The reality of carbon credit management in agriculture has brought to light challenges for cattle farmers seeking to profit from the scheme while helping the country meet emission targets and increase farm efficiency.
The federal Primary Industries Climate Challenges Centre (PICCC) has launched Greenhouse Accounting Framework (GAF) tools, which are calculators designed for specific farming commodities.
Farmers can use the GAF tools to calculate their greenhouse gas emissions for their own production as well as for carbon sequestering in soil and trees.
Agronomist and carbon farming expert Cam Nicholson spoke to more than 30 livestock farmers at Avenel on Wednesday, November 14 about the opportunities and limitations of carbon farming.
Mr Nicholson said calculation processes were still being developed and farmers will soon realise carbon calculators have limitations.
“First of all, they’ve come from a national set of calculations, the only data that the government has, and it was collected seasonally for livestock and not monthly,” he said.
“So, just taking that calculator and dumping it at the farm level, you look at it and say for example ‘I don't have cows like that’.
“Genetically we know there's a big difference in the methane that individual cattle produce and your numbers can change more frequently.
“Unfortunately you can't reflect those nuances in the tool, yet.
“And I really stress the ‘yet’ bit.”
Mr Nicholson said carbon projects also involved using trees and soil for carbon sequestration so farmers could gain carbon credits.
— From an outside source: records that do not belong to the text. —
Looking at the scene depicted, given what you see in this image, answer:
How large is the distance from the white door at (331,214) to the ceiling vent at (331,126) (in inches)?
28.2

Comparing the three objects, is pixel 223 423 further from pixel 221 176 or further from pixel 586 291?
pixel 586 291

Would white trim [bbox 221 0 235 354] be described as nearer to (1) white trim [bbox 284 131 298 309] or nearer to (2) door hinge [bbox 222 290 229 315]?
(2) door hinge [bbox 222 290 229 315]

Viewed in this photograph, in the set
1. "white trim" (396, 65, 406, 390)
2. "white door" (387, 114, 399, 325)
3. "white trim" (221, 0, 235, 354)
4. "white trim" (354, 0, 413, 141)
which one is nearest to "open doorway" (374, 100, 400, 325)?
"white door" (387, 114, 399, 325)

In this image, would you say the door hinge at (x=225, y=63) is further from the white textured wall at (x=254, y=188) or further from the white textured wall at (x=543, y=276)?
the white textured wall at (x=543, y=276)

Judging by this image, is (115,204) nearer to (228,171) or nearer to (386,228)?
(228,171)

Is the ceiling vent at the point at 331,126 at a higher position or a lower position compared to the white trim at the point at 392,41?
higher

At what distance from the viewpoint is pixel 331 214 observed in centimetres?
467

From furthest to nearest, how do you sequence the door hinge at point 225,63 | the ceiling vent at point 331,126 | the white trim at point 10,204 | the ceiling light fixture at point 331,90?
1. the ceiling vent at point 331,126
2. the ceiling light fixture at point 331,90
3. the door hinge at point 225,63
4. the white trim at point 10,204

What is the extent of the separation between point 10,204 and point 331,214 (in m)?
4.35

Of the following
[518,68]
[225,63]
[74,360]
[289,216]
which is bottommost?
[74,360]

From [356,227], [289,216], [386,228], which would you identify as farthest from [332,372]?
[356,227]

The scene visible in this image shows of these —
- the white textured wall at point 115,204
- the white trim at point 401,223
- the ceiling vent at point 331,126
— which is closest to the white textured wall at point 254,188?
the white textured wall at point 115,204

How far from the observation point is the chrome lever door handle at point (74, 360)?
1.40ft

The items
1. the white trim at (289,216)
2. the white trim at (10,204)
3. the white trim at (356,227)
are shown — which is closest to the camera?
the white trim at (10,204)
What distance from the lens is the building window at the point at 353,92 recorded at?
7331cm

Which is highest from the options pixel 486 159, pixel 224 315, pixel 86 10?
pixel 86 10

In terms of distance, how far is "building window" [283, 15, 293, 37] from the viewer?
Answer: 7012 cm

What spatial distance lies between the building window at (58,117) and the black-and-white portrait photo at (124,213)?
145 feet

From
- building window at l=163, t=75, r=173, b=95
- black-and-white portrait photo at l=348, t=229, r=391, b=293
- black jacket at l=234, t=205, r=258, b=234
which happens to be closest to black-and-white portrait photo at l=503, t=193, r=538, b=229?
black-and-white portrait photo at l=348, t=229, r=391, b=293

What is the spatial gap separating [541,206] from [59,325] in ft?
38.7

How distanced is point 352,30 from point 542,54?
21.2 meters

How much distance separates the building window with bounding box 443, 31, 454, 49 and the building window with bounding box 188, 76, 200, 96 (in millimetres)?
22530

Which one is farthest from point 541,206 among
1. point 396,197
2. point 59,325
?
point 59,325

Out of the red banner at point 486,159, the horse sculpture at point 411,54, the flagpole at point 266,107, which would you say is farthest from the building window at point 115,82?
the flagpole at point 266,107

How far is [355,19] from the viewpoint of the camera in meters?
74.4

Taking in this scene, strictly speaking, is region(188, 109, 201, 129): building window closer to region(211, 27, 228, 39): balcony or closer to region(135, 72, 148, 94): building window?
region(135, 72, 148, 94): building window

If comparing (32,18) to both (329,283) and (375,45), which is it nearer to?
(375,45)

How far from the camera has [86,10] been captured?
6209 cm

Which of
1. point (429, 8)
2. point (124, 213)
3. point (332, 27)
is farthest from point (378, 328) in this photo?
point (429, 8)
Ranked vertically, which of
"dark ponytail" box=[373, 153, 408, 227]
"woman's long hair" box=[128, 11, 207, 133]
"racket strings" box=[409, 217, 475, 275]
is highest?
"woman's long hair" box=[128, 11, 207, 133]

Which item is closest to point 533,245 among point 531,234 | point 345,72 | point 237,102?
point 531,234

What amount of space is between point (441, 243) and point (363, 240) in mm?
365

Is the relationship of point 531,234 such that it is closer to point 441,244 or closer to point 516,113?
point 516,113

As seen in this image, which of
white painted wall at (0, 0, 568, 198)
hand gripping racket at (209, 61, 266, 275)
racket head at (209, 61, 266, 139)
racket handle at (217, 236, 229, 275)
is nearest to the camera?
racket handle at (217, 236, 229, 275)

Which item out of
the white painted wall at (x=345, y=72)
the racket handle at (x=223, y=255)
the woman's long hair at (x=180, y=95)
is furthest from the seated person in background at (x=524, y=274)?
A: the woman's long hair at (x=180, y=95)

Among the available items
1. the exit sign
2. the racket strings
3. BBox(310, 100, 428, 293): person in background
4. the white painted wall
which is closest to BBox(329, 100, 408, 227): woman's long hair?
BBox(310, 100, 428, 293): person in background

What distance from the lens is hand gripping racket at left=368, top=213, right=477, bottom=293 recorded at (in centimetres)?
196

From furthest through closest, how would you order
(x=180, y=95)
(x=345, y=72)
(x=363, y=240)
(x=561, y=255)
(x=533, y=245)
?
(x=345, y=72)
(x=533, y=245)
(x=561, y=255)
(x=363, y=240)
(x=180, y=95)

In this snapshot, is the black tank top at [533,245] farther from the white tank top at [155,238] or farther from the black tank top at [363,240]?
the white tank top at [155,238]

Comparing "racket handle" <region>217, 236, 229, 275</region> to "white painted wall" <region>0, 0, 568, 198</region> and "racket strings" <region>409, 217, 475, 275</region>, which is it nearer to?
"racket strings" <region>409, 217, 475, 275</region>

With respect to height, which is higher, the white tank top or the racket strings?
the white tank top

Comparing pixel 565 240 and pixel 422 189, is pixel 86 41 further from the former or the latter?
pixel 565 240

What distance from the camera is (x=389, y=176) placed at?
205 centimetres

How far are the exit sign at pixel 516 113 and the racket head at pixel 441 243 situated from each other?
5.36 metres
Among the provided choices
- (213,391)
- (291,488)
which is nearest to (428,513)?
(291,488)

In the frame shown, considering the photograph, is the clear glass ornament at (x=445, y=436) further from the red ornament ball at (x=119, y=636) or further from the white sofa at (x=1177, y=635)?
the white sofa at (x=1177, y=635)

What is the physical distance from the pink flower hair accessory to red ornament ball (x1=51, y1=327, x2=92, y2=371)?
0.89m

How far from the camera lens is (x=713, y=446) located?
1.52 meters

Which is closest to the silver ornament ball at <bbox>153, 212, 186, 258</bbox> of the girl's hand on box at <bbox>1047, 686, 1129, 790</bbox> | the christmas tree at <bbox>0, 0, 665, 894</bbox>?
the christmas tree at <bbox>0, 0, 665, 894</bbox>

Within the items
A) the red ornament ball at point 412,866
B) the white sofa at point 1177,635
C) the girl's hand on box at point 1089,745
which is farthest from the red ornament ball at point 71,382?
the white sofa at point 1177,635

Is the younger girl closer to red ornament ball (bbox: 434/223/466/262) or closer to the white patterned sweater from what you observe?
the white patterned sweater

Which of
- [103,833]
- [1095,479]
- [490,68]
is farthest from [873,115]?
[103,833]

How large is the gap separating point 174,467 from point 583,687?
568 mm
He drew attention to the efforts of larger Australian companies to reduce emissions, such as malt producer Malteurop and dairy giant Fonterra Australia both committing to 30 per cent reductions by 2030, and Tongala meat processor Greenham reaching a carbon output lower than the national standard.
Pressure from shareholders and investors has driven these companies to seek a lower footprint along their supply chains, preferring to buy from farmers with good carbon practices.
Mr Nicholson said other limitations to the GAF included not yet recognising retrospective tree planting, the need for detailed record keeping and exclusion of biodiversity efforts.
“Another current exclusion is that if you make your own hay, you will get pinged for the fuel you use, but not if you use a contractor,” he said.
“But the message for this is that it is still evolving; don’t get despondent about the numbers coming out.”
Mr Nicholson said he wanted farmers to have a sense of excitement at the opportunities available with new management ‘tools’ coming onto the market.
“I hate people thinking they have got to wait for the new set of tools before they do anything,” he said.
“What we're expecting is for people to be doing a good job with the GAF tools they currently have available, because it is good for more efficient productivity anyway.
“If you can ask ‘am I doing the best I can with the current tools that I’ve got?’ then that's where you should be.”
The role of the GAF tools
- Align with the National Greenhouse Gas Inventory to predict the magnitude and sources of gases emitted from a farm and any product at the farm gate.
- Include three emission levels:
Scope 1 (e.g. methane and nitrous oxide)
Scope 2 (e.g. electricity)
Scope 3 (pre-farm emissions e.g. urea)
- Quarterly updates of the calculators allow policy makers, markets and the public to understand how Australia is tracking against its emission targets.